The servant to her right put an arm out to catch her, but in doing so he dropped the umbrella covering Bacchus. Emma steadied herself and saw the servant fumbling with the umbrella on the ground. He hoisted it, covering the krewe boss again, and stood upright, staring straight ahead. But the damage was done.
Bacchus swiped at the rainwater that had pelted his fur-lined coat. He removed his hat and shook it to release a spray of droplets in the servant’s face. Emma thought she should just get into the car, but she stayed rooted in place. Something inside her forced her to wait for Bacchus’s reaction, to witness it because it was due to her mistake that the servant would be punished. Her eyes went wide when she heard the gangster’s words.
“Ain’t got time to be callin’ the Birdman in. Give me your hand, boy,” the krewe boss said as he replaced his hat.
The servant hesitated a second, and Bacchus snatched up the man’s free hand even as he was lifting it from his side. Emma saw tears fall down the servant’s cheeks, mixing with the rainwater that Mr. Bacchus had spattered onto his face. Then the servant’s face twisted with pain and he let out a howl as Bacchus drove a knife through his palm.
The umbrella wavered in the air over Bacchus’s head, but it continued to cover him as he withdrew his blade. Emma felt an urge to comfort the servant, wrap his hand somehow. But she had nothing to use, and the look on Bacchus’s face told her it would be unwise to do anything but watch.
So she watched. And she felt that old agony burn anew inside her. Servants treated like filth. A man beaten because the color of his skin didn’t make him a full man in his attacker’s eyes. The servant took his beating on his feet, all the while holding the umbrella above Bacchus’s head as the krewe boss’s stick cracked against the man’s shins and ribs.
Finally it was done and Bacchus again extended a hand for Emma to enter the car before him.
“I do apologize that you had to witness that, Miss Emma,” he said, shaking his heavy jowls. “Discipline. It is a nasty business, but sadly a needed one.” As he ended, Bacchus stared daggers at the servant who now stood shuddering and sobbing, clutching his crippled, bloodied hand to his chest, but still holding the umbrella above the krewe boss, sheltering the man from the rain.
Wanting to voice her objection, but knowing better than to do so, Emma stepped up into the car and joined Eddie on the rear-facing seat. At first, she thought Bacchus would have the other servant precede him as well, but the krewe boss instead took a step forward and turned his back to the car door, obscuring Emma’s view of the injured servant. Bacchus spoke then, and his words sent fingers of fear across Emma’s scalp.

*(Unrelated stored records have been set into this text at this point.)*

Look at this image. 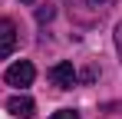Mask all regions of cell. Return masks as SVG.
<instances>
[{
    "mask_svg": "<svg viewBox=\"0 0 122 119\" xmlns=\"http://www.w3.org/2000/svg\"><path fill=\"white\" fill-rule=\"evenodd\" d=\"M33 76H36V70H33V63H30V60H17V63L3 73L7 86H17V89H26V86L33 83Z\"/></svg>",
    "mask_w": 122,
    "mask_h": 119,
    "instance_id": "cell-1",
    "label": "cell"
},
{
    "mask_svg": "<svg viewBox=\"0 0 122 119\" xmlns=\"http://www.w3.org/2000/svg\"><path fill=\"white\" fill-rule=\"evenodd\" d=\"M50 83L56 86V89H73L76 86V79H79V73L73 70V63H56V66H50Z\"/></svg>",
    "mask_w": 122,
    "mask_h": 119,
    "instance_id": "cell-2",
    "label": "cell"
},
{
    "mask_svg": "<svg viewBox=\"0 0 122 119\" xmlns=\"http://www.w3.org/2000/svg\"><path fill=\"white\" fill-rule=\"evenodd\" d=\"M13 50H17V27L13 20L0 17V60H7Z\"/></svg>",
    "mask_w": 122,
    "mask_h": 119,
    "instance_id": "cell-3",
    "label": "cell"
},
{
    "mask_svg": "<svg viewBox=\"0 0 122 119\" xmlns=\"http://www.w3.org/2000/svg\"><path fill=\"white\" fill-rule=\"evenodd\" d=\"M7 109H10V116H17V119H30L33 113H36V103L20 93V96H10V99H7Z\"/></svg>",
    "mask_w": 122,
    "mask_h": 119,
    "instance_id": "cell-4",
    "label": "cell"
},
{
    "mask_svg": "<svg viewBox=\"0 0 122 119\" xmlns=\"http://www.w3.org/2000/svg\"><path fill=\"white\" fill-rule=\"evenodd\" d=\"M50 119H79V113L76 109H60V113H53Z\"/></svg>",
    "mask_w": 122,
    "mask_h": 119,
    "instance_id": "cell-5",
    "label": "cell"
},
{
    "mask_svg": "<svg viewBox=\"0 0 122 119\" xmlns=\"http://www.w3.org/2000/svg\"><path fill=\"white\" fill-rule=\"evenodd\" d=\"M50 17H53V7H50V3L36 10V20H40V23H46V20H50Z\"/></svg>",
    "mask_w": 122,
    "mask_h": 119,
    "instance_id": "cell-6",
    "label": "cell"
},
{
    "mask_svg": "<svg viewBox=\"0 0 122 119\" xmlns=\"http://www.w3.org/2000/svg\"><path fill=\"white\" fill-rule=\"evenodd\" d=\"M89 7H99V10H109V7H116V0H86Z\"/></svg>",
    "mask_w": 122,
    "mask_h": 119,
    "instance_id": "cell-7",
    "label": "cell"
},
{
    "mask_svg": "<svg viewBox=\"0 0 122 119\" xmlns=\"http://www.w3.org/2000/svg\"><path fill=\"white\" fill-rule=\"evenodd\" d=\"M116 50H119V56H122V20L116 23Z\"/></svg>",
    "mask_w": 122,
    "mask_h": 119,
    "instance_id": "cell-8",
    "label": "cell"
},
{
    "mask_svg": "<svg viewBox=\"0 0 122 119\" xmlns=\"http://www.w3.org/2000/svg\"><path fill=\"white\" fill-rule=\"evenodd\" d=\"M20 3H33V0H20Z\"/></svg>",
    "mask_w": 122,
    "mask_h": 119,
    "instance_id": "cell-9",
    "label": "cell"
}]
</instances>
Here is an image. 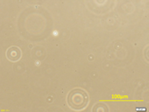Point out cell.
Masks as SVG:
<instances>
[{
	"mask_svg": "<svg viewBox=\"0 0 149 112\" xmlns=\"http://www.w3.org/2000/svg\"><path fill=\"white\" fill-rule=\"evenodd\" d=\"M70 105L73 108L80 109L83 108L86 105L87 95L83 91H74L71 92L69 98Z\"/></svg>",
	"mask_w": 149,
	"mask_h": 112,
	"instance_id": "6da1fadb",
	"label": "cell"
}]
</instances>
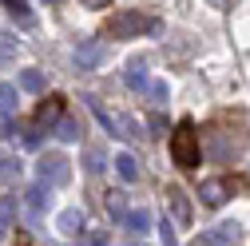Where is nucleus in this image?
<instances>
[{
    "instance_id": "obj_4",
    "label": "nucleus",
    "mask_w": 250,
    "mask_h": 246,
    "mask_svg": "<svg viewBox=\"0 0 250 246\" xmlns=\"http://www.w3.org/2000/svg\"><path fill=\"white\" fill-rule=\"evenodd\" d=\"M230 195H234V179H203V187H199V199L207 206H223Z\"/></svg>"
},
{
    "instance_id": "obj_7",
    "label": "nucleus",
    "mask_w": 250,
    "mask_h": 246,
    "mask_svg": "<svg viewBox=\"0 0 250 246\" xmlns=\"http://www.w3.org/2000/svg\"><path fill=\"white\" fill-rule=\"evenodd\" d=\"M64 119V96H48L40 100V111H36V123L40 127H52V123Z\"/></svg>"
},
{
    "instance_id": "obj_21",
    "label": "nucleus",
    "mask_w": 250,
    "mask_h": 246,
    "mask_svg": "<svg viewBox=\"0 0 250 246\" xmlns=\"http://www.w3.org/2000/svg\"><path fill=\"white\" fill-rule=\"evenodd\" d=\"M12 214H16V206H12V199H0V238L8 234V223H12Z\"/></svg>"
},
{
    "instance_id": "obj_15",
    "label": "nucleus",
    "mask_w": 250,
    "mask_h": 246,
    "mask_svg": "<svg viewBox=\"0 0 250 246\" xmlns=\"http://www.w3.org/2000/svg\"><path fill=\"white\" fill-rule=\"evenodd\" d=\"M123 80H127L131 87H147V64H143V60H131V64H127V76H123Z\"/></svg>"
},
{
    "instance_id": "obj_18",
    "label": "nucleus",
    "mask_w": 250,
    "mask_h": 246,
    "mask_svg": "<svg viewBox=\"0 0 250 246\" xmlns=\"http://www.w3.org/2000/svg\"><path fill=\"white\" fill-rule=\"evenodd\" d=\"M20 87L24 91H44V72H36V68L20 72Z\"/></svg>"
},
{
    "instance_id": "obj_10",
    "label": "nucleus",
    "mask_w": 250,
    "mask_h": 246,
    "mask_svg": "<svg viewBox=\"0 0 250 246\" xmlns=\"http://www.w3.org/2000/svg\"><path fill=\"white\" fill-rule=\"evenodd\" d=\"M115 171H119V179H123V183H135V179H139V163H135V155L119 151V155H115Z\"/></svg>"
},
{
    "instance_id": "obj_19",
    "label": "nucleus",
    "mask_w": 250,
    "mask_h": 246,
    "mask_svg": "<svg viewBox=\"0 0 250 246\" xmlns=\"http://www.w3.org/2000/svg\"><path fill=\"white\" fill-rule=\"evenodd\" d=\"M83 163H87V171H91V175L107 171V159H104V151H96V147H87V151H83Z\"/></svg>"
},
{
    "instance_id": "obj_1",
    "label": "nucleus",
    "mask_w": 250,
    "mask_h": 246,
    "mask_svg": "<svg viewBox=\"0 0 250 246\" xmlns=\"http://www.w3.org/2000/svg\"><path fill=\"white\" fill-rule=\"evenodd\" d=\"M171 163L179 171H195L199 167V135H195V123L183 119L175 135H171Z\"/></svg>"
},
{
    "instance_id": "obj_12",
    "label": "nucleus",
    "mask_w": 250,
    "mask_h": 246,
    "mask_svg": "<svg viewBox=\"0 0 250 246\" xmlns=\"http://www.w3.org/2000/svg\"><path fill=\"white\" fill-rule=\"evenodd\" d=\"M56 226L64 230V234H76V230L83 226V210H76V206H72V210H64V214L56 219Z\"/></svg>"
},
{
    "instance_id": "obj_11",
    "label": "nucleus",
    "mask_w": 250,
    "mask_h": 246,
    "mask_svg": "<svg viewBox=\"0 0 250 246\" xmlns=\"http://www.w3.org/2000/svg\"><path fill=\"white\" fill-rule=\"evenodd\" d=\"M123 223H127L135 234H147V230H151V210H147V206H135V210L123 214Z\"/></svg>"
},
{
    "instance_id": "obj_13",
    "label": "nucleus",
    "mask_w": 250,
    "mask_h": 246,
    "mask_svg": "<svg viewBox=\"0 0 250 246\" xmlns=\"http://www.w3.org/2000/svg\"><path fill=\"white\" fill-rule=\"evenodd\" d=\"M4 12H8L16 24H32V4H28V0H8Z\"/></svg>"
},
{
    "instance_id": "obj_3",
    "label": "nucleus",
    "mask_w": 250,
    "mask_h": 246,
    "mask_svg": "<svg viewBox=\"0 0 250 246\" xmlns=\"http://www.w3.org/2000/svg\"><path fill=\"white\" fill-rule=\"evenodd\" d=\"M139 32H159V20H151V16H143V12H115L111 20H107V40H131V36H139Z\"/></svg>"
},
{
    "instance_id": "obj_2",
    "label": "nucleus",
    "mask_w": 250,
    "mask_h": 246,
    "mask_svg": "<svg viewBox=\"0 0 250 246\" xmlns=\"http://www.w3.org/2000/svg\"><path fill=\"white\" fill-rule=\"evenodd\" d=\"M87 107H91V115H96L104 127L115 135V139H139L143 135V127H139V119H131V115H123V111H111V107H104L96 96H87Z\"/></svg>"
},
{
    "instance_id": "obj_16",
    "label": "nucleus",
    "mask_w": 250,
    "mask_h": 246,
    "mask_svg": "<svg viewBox=\"0 0 250 246\" xmlns=\"http://www.w3.org/2000/svg\"><path fill=\"white\" fill-rule=\"evenodd\" d=\"M16 175H20V163H16V155L0 151V183H12Z\"/></svg>"
},
{
    "instance_id": "obj_6",
    "label": "nucleus",
    "mask_w": 250,
    "mask_h": 246,
    "mask_svg": "<svg viewBox=\"0 0 250 246\" xmlns=\"http://www.w3.org/2000/svg\"><path fill=\"white\" fill-rule=\"evenodd\" d=\"M167 206H171L179 226H191V199H187L183 187H167Z\"/></svg>"
},
{
    "instance_id": "obj_20",
    "label": "nucleus",
    "mask_w": 250,
    "mask_h": 246,
    "mask_svg": "<svg viewBox=\"0 0 250 246\" xmlns=\"http://www.w3.org/2000/svg\"><path fill=\"white\" fill-rule=\"evenodd\" d=\"M0 111L16 115V87L12 83H0Z\"/></svg>"
},
{
    "instance_id": "obj_5",
    "label": "nucleus",
    "mask_w": 250,
    "mask_h": 246,
    "mask_svg": "<svg viewBox=\"0 0 250 246\" xmlns=\"http://www.w3.org/2000/svg\"><path fill=\"white\" fill-rule=\"evenodd\" d=\"M68 159L64 155H44L40 159V183L44 187H52V183H68Z\"/></svg>"
},
{
    "instance_id": "obj_27",
    "label": "nucleus",
    "mask_w": 250,
    "mask_h": 246,
    "mask_svg": "<svg viewBox=\"0 0 250 246\" xmlns=\"http://www.w3.org/2000/svg\"><path fill=\"white\" fill-rule=\"evenodd\" d=\"M151 131H167V119L163 115H151Z\"/></svg>"
},
{
    "instance_id": "obj_17",
    "label": "nucleus",
    "mask_w": 250,
    "mask_h": 246,
    "mask_svg": "<svg viewBox=\"0 0 250 246\" xmlns=\"http://www.w3.org/2000/svg\"><path fill=\"white\" fill-rule=\"evenodd\" d=\"M24 199H28V206L40 214V210L48 206V187H44V183H36V187H28V195H24Z\"/></svg>"
},
{
    "instance_id": "obj_24",
    "label": "nucleus",
    "mask_w": 250,
    "mask_h": 246,
    "mask_svg": "<svg viewBox=\"0 0 250 246\" xmlns=\"http://www.w3.org/2000/svg\"><path fill=\"white\" fill-rule=\"evenodd\" d=\"M159 234H163V246H179V238H175V230H171V219L159 226Z\"/></svg>"
},
{
    "instance_id": "obj_22",
    "label": "nucleus",
    "mask_w": 250,
    "mask_h": 246,
    "mask_svg": "<svg viewBox=\"0 0 250 246\" xmlns=\"http://www.w3.org/2000/svg\"><path fill=\"white\" fill-rule=\"evenodd\" d=\"M104 203H107V210L115 214V219H123V214H127V203H123V195H119V191H107V199H104Z\"/></svg>"
},
{
    "instance_id": "obj_8",
    "label": "nucleus",
    "mask_w": 250,
    "mask_h": 246,
    "mask_svg": "<svg viewBox=\"0 0 250 246\" xmlns=\"http://www.w3.org/2000/svg\"><path fill=\"white\" fill-rule=\"evenodd\" d=\"M100 60H104V44L100 40H80L76 44V64L80 68H96Z\"/></svg>"
},
{
    "instance_id": "obj_25",
    "label": "nucleus",
    "mask_w": 250,
    "mask_h": 246,
    "mask_svg": "<svg viewBox=\"0 0 250 246\" xmlns=\"http://www.w3.org/2000/svg\"><path fill=\"white\" fill-rule=\"evenodd\" d=\"M151 100L163 103V100H167V83H151Z\"/></svg>"
},
{
    "instance_id": "obj_14",
    "label": "nucleus",
    "mask_w": 250,
    "mask_h": 246,
    "mask_svg": "<svg viewBox=\"0 0 250 246\" xmlns=\"http://www.w3.org/2000/svg\"><path fill=\"white\" fill-rule=\"evenodd\" d=\"M56 139H64V143H76V139H80V123H76L72 115H64V119L56 123Z\"/></svg>"
},
{
    "instance_id": "obj_26",
    "label": "nucleus",
    "mask_w": 250,
    "mask_h": 246,
    "mask_svg": "<svg viewBox=\"0 0 250 246\" xmlns=\"http://www.w3.org/2000/svg\"><path fill=\"white\" fill-rule=\"evenodd\" d=\"M24 143H28V147H40V131H36V127L24 131Z\"/></svg>"
},
{
    "instance_id": "obj_9",
    "label": "nucleus",
    "mask_w": 250,
    "mask_h": 246,
    "mask_svg": "<svg viewBox=\"0 0 250 246\" xmlns=\"http://www.w3.org/2000/svg\"><path fill=\"white\" fill-rule=\"evenodd\" d=\"M238 223H223V226H218L214 234H203V242L199 246H230V242H238Z\"/></svg>"
},
{
    "instance_id": "obj_23",
    "label": "nucleus",
    "mask_w": 250,
    "mask_h": 246,
    "mask_svg": "<svg viewBox=\"0 0 250 246\" xmlns=\"http://www.w3.org/2000/svg\"><path fill=\"white\" fill-rule=\"evenodd\" d=\"M12 52H16V36L0 32V60H12Z\"/></svg>"
}]
</instances>
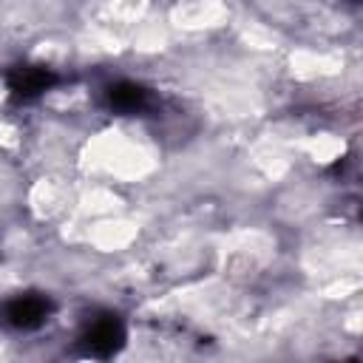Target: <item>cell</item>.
<instances>
[{
    "label": "cell",
    "instance_id": "obj_2",
    "mask_svg": "<svg viewBox=\"0 0 363 363\" xmlns=\"http://www.w3.org/2000/svg\"><path fill=\"white\" fill-rule=\"evenodd\" d=\"M122 343H125V323L113 312H102L91 318L79 335V346L91 357H111L119 352Z\"/></svg>",
    "mask_w": 363,
    "mask_h": 363
},
{
    "label": "cell",
    "instance_id": "obj_1",
    "mask_svg": "<svg viewBox=\"0 0 363 363\" xmlns=\"http://www.w3.org/2000/svg\"><path fill=\"white\" fill-rule=\"evenodd\" d=\"M54 312V301L45 292H17L0 303V323L11 332H34Z\"/></svg>",
    "mask_w": 363,
    "mask_h": 363
},
{
    "label": "cell",
    "instance_id": "obj_3",
    "mask_svg": "<svg viewBox=\"0 0 363 363\" xmlns=\"http://www.w3.org/2000/svg\"><path fill=\"white\" fill-rule=\"evenodd\" d=\"M57 82H60V77H57L54 68H48V65H34V62L14 65V68L6 74L9 94H11L17 102H31V99L43 96L45 91H51Z\"/></svg>",
    "mask_w": 363,
    "mask_h": 363
},
{
    "label": "cell",
    "instance_id": "obj_4",
    "mask_svg": "<svg viewBox=\"0 0 363 363\" xmlns=\"http://www.w3.org/2000/svg\"><path fill=\"white\" fill-rule=\"evenodd\" d=\"M105 105L113 113L122 116H136V113H147L156 105V96L150 88H145L142 82H130V79H119L111 82L105 88Z\"/></svg>",
    "mask_w": 363,
    "mask_h": 363
}]
</instances>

“You made one mistake too many, I am sorry to say. Good bye, boy. Maybe your next employer will take pity on you and end your miserable life.”
Bacchus arm made a swift pushing motion as he backed into the car. He moved like he was made of air, billowing into the space without actually stepping a foot up to the floorboards. He took his place on the seat opposite Emma. She and Eddie both recoiled from the man as the ghosts and phantoms began swirling around his head.
Wispy images of knives and gun barrels swam in the air, flashing out to strike, or exploding in blasts of remembered crimes. Then Bacchus seemed to dissolve where he sat and all that was left was the red mist that she had seen in Hardy’s tavern, just like what Emma had seen hovering around Celestin Hardy himself that morning they’d arrived.